### Task to complete
Take the records below and set down exactly the lines from the one with "genus: Odocoileus" to the one with "genus: Crocuta", ends included; do not copy the pictures.

### Data
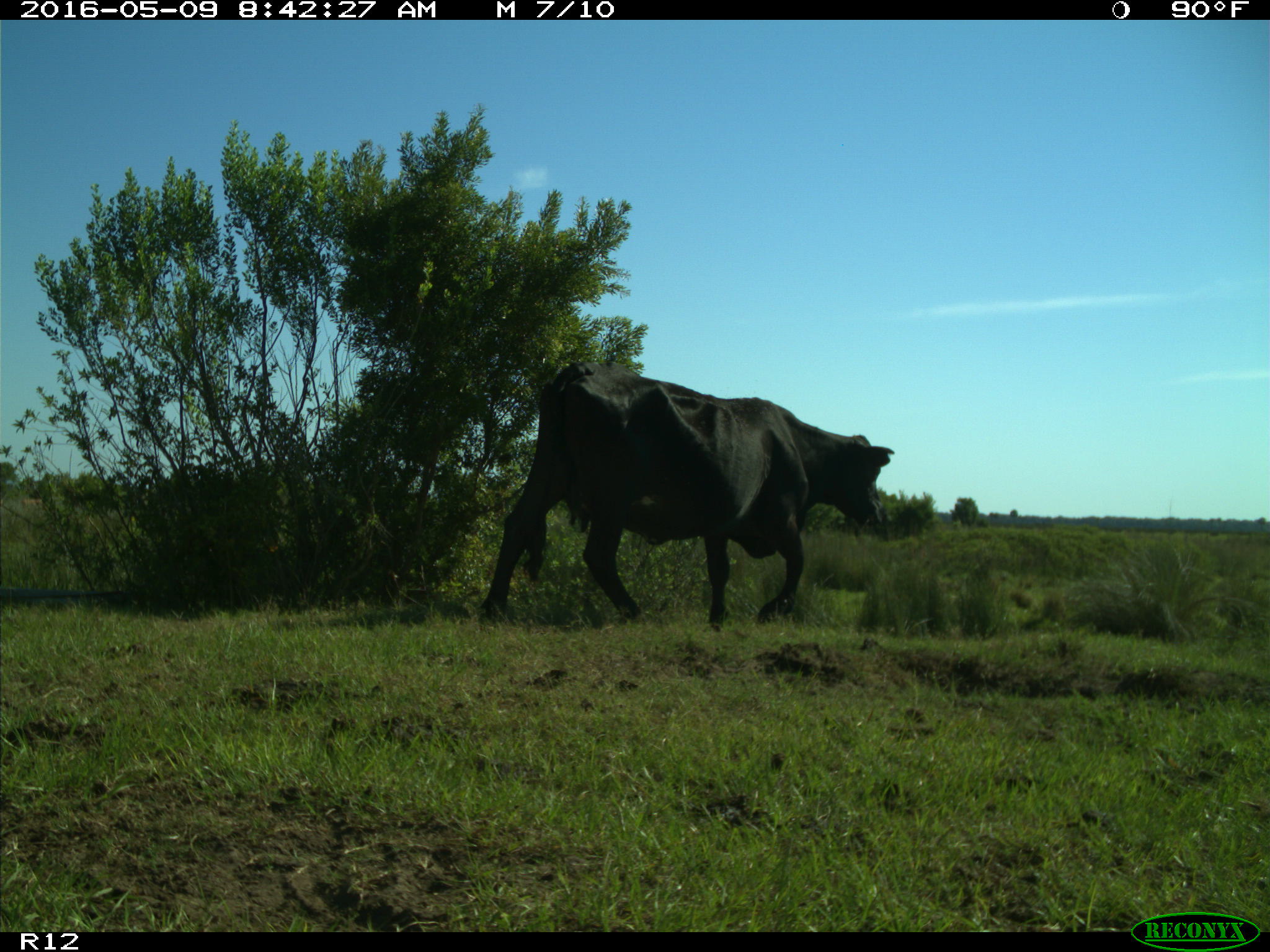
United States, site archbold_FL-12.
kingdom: Animalia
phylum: Chordata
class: Mammalia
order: Artiodactyla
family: Bovidae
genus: Bos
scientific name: Bos taurus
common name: domestic cow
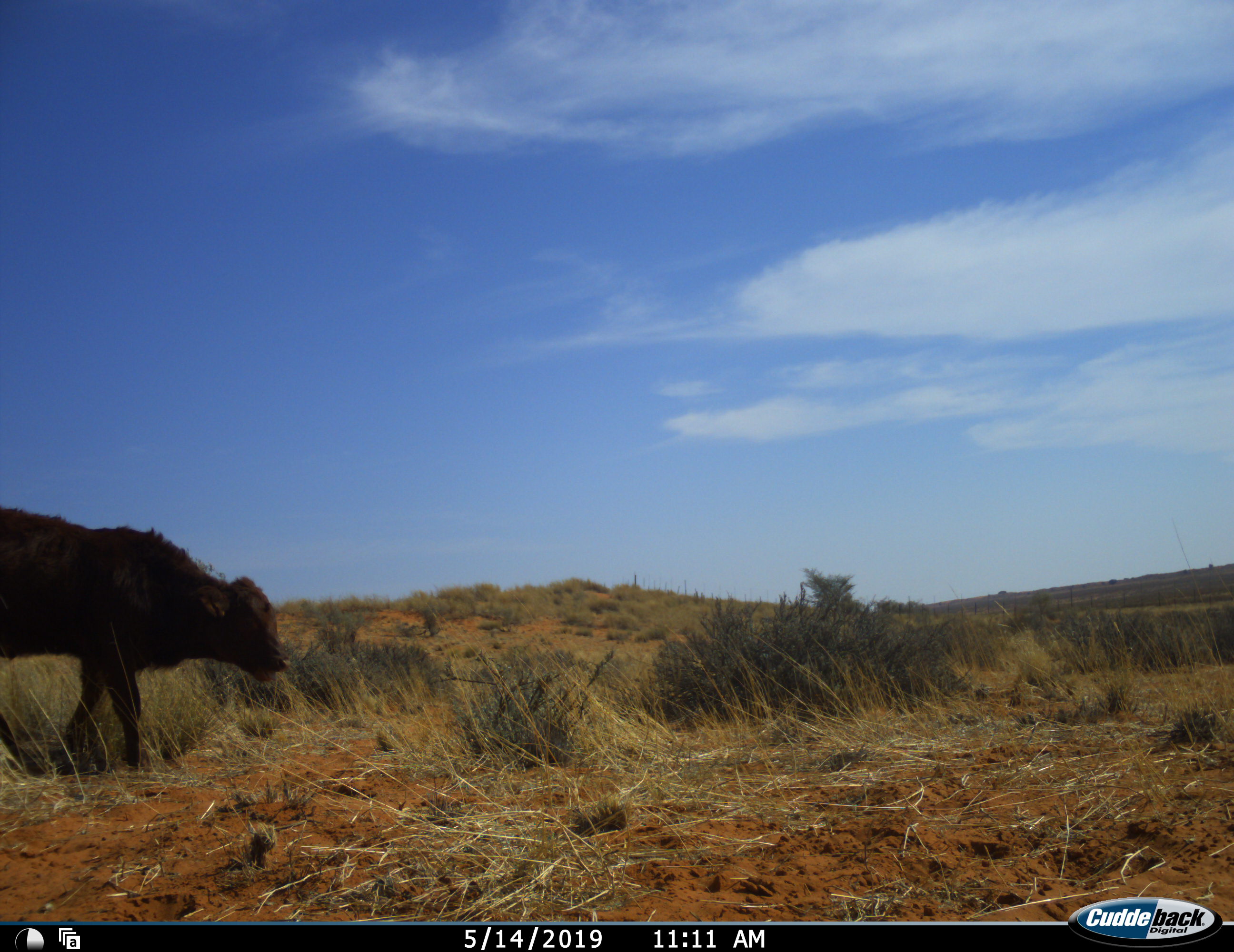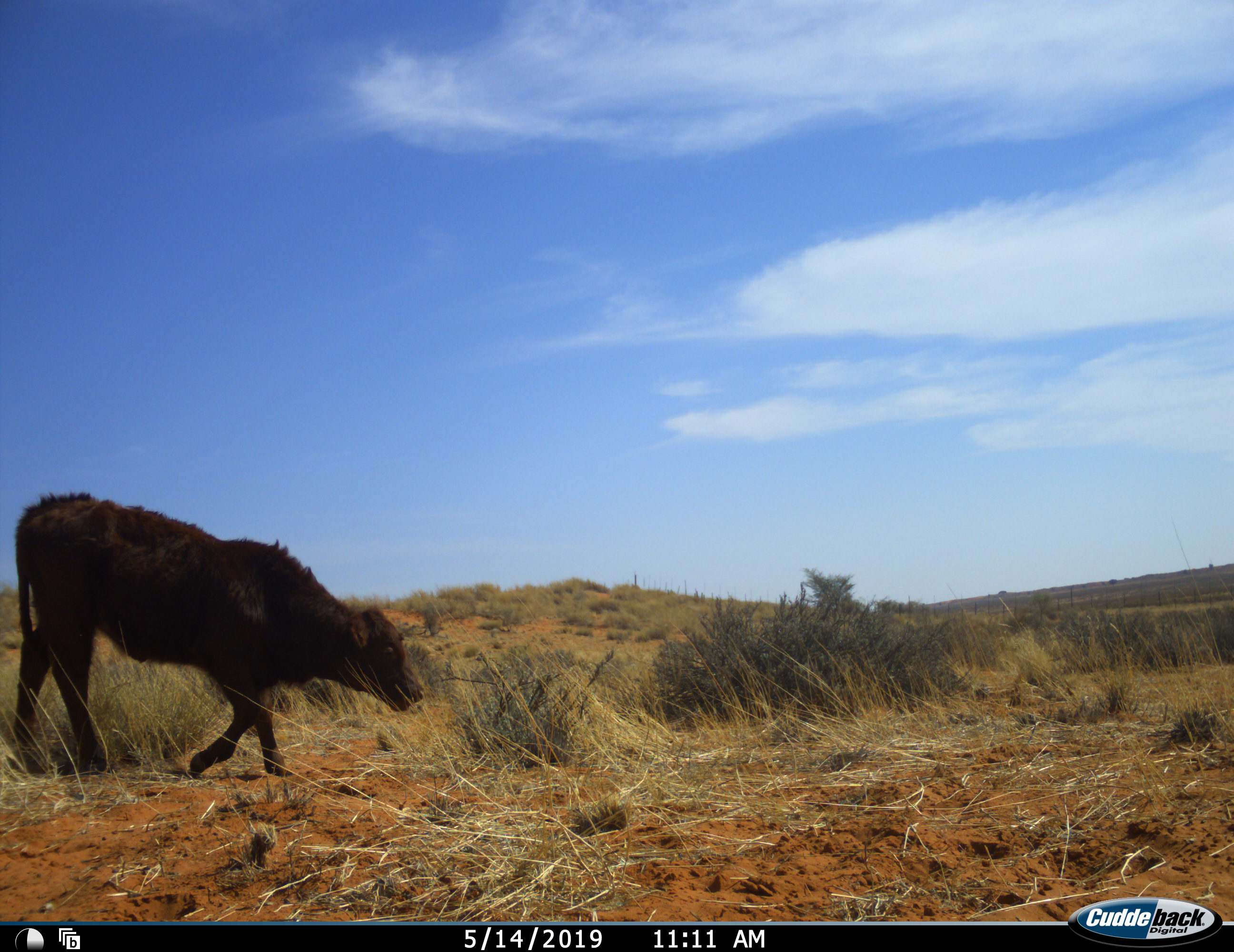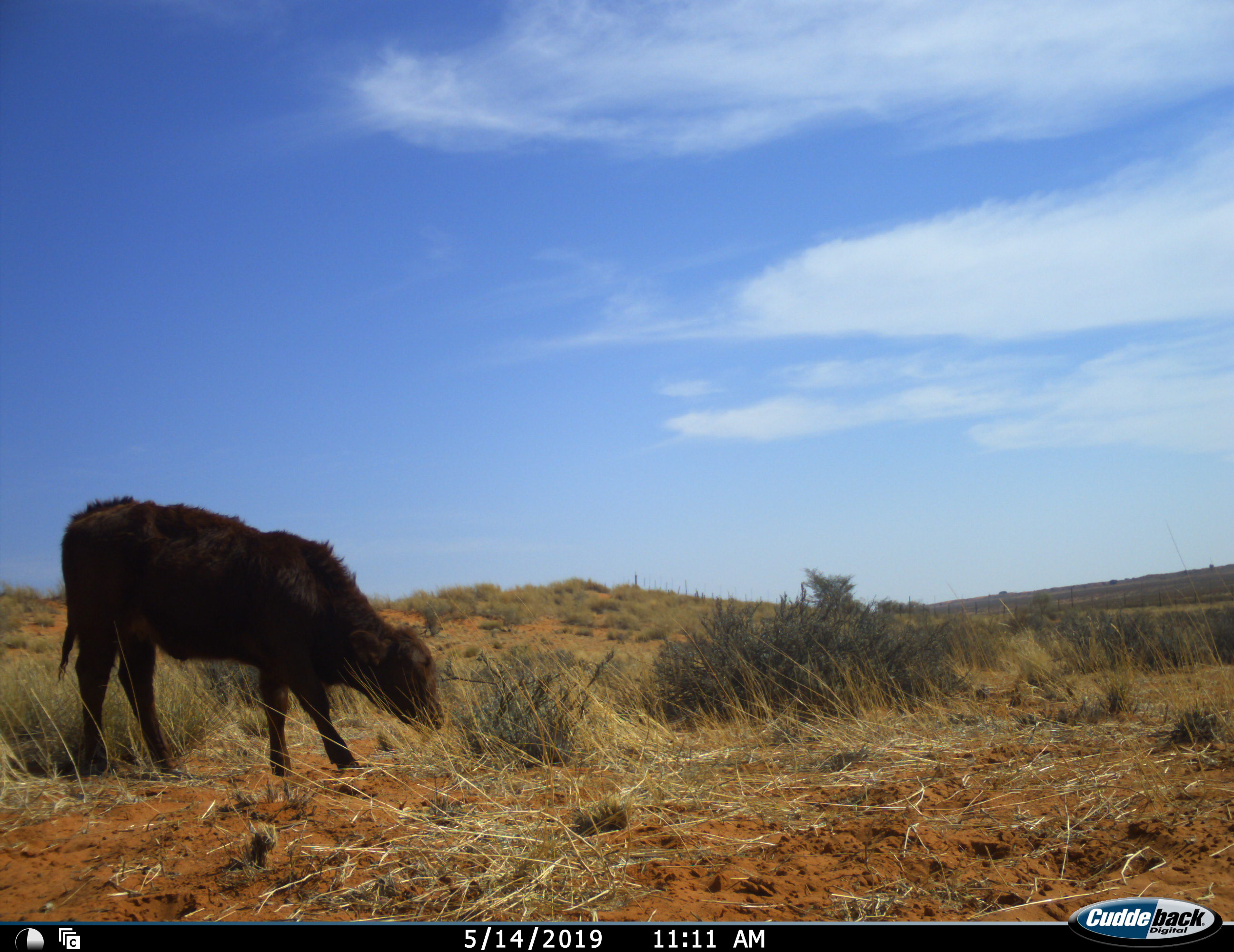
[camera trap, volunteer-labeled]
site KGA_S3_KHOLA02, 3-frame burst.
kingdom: Animalia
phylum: Chordata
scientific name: Vertebrata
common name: domestic animal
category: domesticanimal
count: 1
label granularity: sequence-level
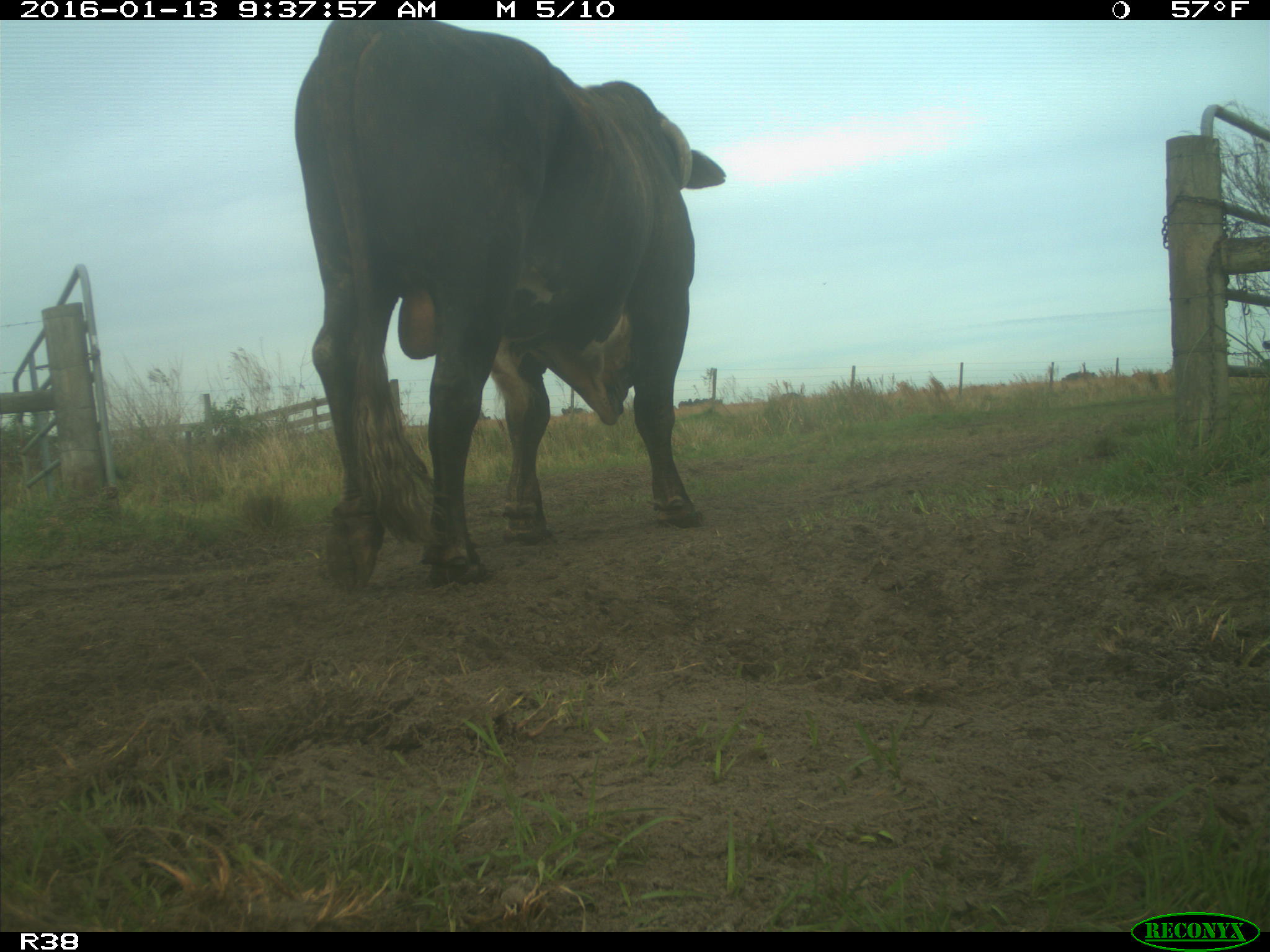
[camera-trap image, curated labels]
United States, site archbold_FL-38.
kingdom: Animalia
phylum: Chordata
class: Mammalia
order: Artiodactyla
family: Bovidae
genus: Bos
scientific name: Bos taurus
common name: domestic cow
Bos taurus (domestic cow).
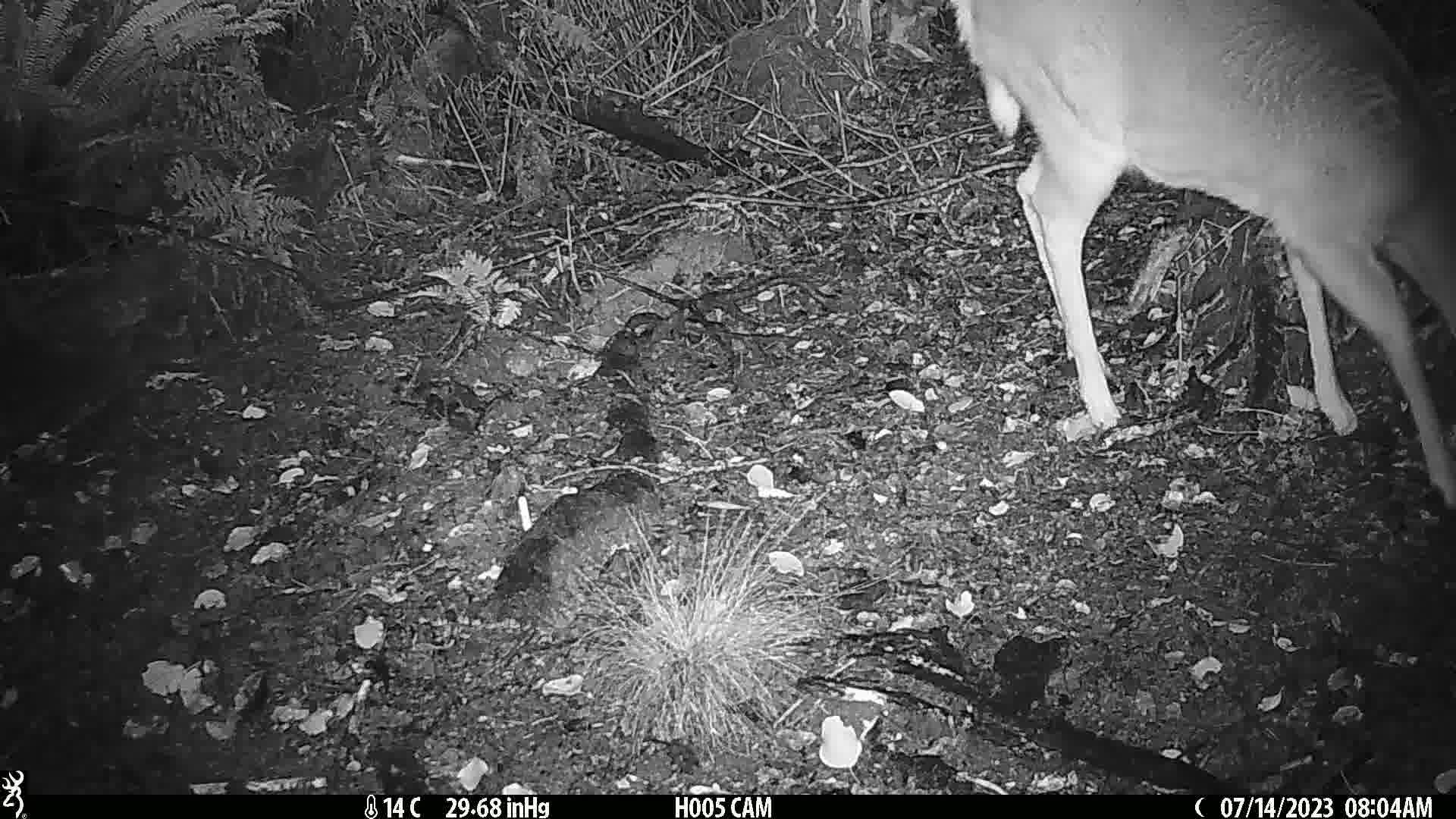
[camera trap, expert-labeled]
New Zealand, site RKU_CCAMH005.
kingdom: Animalia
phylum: Chordata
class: Mammalia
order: Artiodactyla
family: Cervidae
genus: Odocoileus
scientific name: Odocoileus virginianus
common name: white-tailed deer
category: white tailed deer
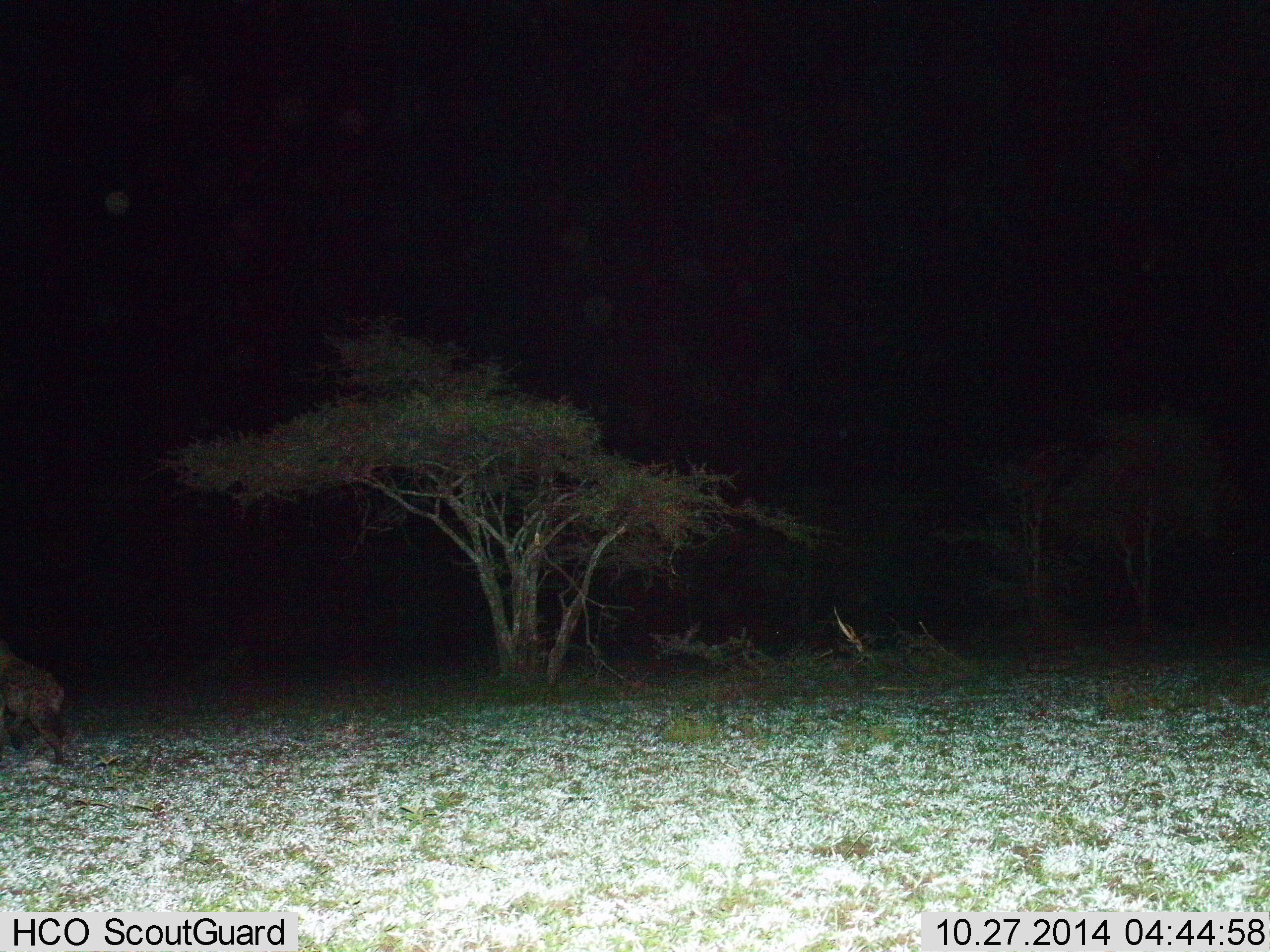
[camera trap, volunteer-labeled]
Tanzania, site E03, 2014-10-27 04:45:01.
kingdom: Animalia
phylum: Chordata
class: Mammalia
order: Carnivora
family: Hyaenidae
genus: Crocuta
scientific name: Crocuta crocuta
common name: spotted hyena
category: hyenaspotted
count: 1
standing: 20%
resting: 0%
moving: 80%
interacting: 0%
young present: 0%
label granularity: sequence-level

### Answer box
genus: Odocoileus
scientific name: Odocoileus virginianus
common name: white-tailed deer
category: white tailed deer
[camera trap, volunteer-labeled]
Tanzania, site E03, 2014-10-27 04:45:01.
kingdom: Animalia
phylum: Chordata
class: Mammalia
order: Carnivora
family: Hyaenidae
genus: Crocuta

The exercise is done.